Toulon, FR, September 30, 2011 — The current trends in HIV research have been focused toward finding a cure for the disease -if not a sterilizing one, then a functional one. At the Interscience Conference on Antimicrobial Agents and Chemotherapy (ICAAC) in Chicago, Illinois, earlier this month, research findings were disseminated that shined some light on a clinical study that mimics what made the Berlin Patient so famous. The Berlin Patient -an HIV-positive patient who was serendipitously cured of HIV infection after a bone marrow transplant for his leukemia- gave hope to the HIV research community that the genetic mutation that led to his cure could be researched and duplicated on a grander scale to explore the possibility of deriving a functional cure for HIV from this.

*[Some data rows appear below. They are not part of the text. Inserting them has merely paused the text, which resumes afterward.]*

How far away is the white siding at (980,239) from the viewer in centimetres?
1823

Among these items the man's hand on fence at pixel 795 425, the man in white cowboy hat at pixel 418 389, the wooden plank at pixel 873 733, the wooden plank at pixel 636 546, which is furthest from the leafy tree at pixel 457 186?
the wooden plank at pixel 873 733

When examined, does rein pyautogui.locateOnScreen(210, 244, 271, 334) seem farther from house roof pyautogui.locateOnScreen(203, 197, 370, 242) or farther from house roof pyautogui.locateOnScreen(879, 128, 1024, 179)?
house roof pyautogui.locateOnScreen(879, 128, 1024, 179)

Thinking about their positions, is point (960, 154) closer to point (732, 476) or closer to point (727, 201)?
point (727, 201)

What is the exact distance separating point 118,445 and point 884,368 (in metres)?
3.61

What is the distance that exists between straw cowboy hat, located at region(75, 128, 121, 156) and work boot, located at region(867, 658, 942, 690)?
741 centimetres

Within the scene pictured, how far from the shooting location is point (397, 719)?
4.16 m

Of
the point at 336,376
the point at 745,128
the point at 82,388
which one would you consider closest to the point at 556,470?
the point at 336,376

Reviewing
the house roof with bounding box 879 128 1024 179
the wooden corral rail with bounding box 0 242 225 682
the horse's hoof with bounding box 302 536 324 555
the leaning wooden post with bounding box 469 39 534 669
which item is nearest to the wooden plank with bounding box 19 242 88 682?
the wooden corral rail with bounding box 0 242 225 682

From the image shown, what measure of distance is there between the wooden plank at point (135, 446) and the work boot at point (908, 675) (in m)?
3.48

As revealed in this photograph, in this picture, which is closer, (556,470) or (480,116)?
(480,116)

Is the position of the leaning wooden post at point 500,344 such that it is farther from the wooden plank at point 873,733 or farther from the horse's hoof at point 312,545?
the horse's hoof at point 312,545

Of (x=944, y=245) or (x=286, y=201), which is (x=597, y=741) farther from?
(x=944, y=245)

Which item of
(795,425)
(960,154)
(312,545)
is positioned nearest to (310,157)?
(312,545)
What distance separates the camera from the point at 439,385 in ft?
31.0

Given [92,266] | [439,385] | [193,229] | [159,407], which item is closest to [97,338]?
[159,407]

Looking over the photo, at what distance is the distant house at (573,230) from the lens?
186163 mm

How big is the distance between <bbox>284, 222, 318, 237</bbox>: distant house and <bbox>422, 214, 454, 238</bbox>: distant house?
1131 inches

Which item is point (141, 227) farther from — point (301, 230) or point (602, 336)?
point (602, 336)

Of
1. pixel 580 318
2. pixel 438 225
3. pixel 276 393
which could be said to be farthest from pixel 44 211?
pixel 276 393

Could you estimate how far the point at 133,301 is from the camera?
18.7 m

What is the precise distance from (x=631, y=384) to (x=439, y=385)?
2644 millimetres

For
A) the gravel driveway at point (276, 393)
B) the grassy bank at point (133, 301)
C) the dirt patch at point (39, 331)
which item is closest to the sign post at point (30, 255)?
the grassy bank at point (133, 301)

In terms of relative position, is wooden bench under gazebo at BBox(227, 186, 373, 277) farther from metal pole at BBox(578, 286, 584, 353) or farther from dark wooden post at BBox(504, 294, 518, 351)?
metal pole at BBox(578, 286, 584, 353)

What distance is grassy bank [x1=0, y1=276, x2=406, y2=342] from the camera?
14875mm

A bicoastal clinical study (one conducted on the east coast, the other on the west coast) took uninfected CD4 cells from 15 HIV-infected people and treated them with zinc finger nucleases designed to cripple the CCR5 receptor in CD4 cells -a coreceptor HIV uses to enters the cell. By rendering the CCR5 receptor useless, it becomes much harder for HIV to infect and replicate. The bone marrow donor for the Berlin Patient’s transplant had this genetic mutation, which is probably one of the main reasons he was cured of HIV.

This genetic mutation occurs naturally in humans, but only about 1 percent of the world’s population actually has it. It is predominantly found in those of European ancestry, and is said to be an evolutionary response to the Black Death plague of the late Middle Ages.

A unique circumstance occurred with one of the participants in the study. The participant had his HIV viral load drop to undetectable levels within weeks of stopping antiretroviral therapy after receiving the mutated T-cells. The patient already had inherited one mutated copy of the CCR5 gene. Those with one of the two mutated copies have a slower disease progression. Those with both copies are practically immune to HIV infection.

The jury’s still out on whether this type of genetic modification. While a treatment to rid the body of HIV infection completely seems to be slightly out of reach at this point, a functional cure is well within our grasp. Reducing HIV to a level where medication is not needed and the body’s own immune system can manage it is the goal at this point. A gene therapy procedure such as this one might prove to be expensive for developing countries to do on a wide scale, so both the cost and technology disadvantage might keep such a procedure from being implemented worldwide.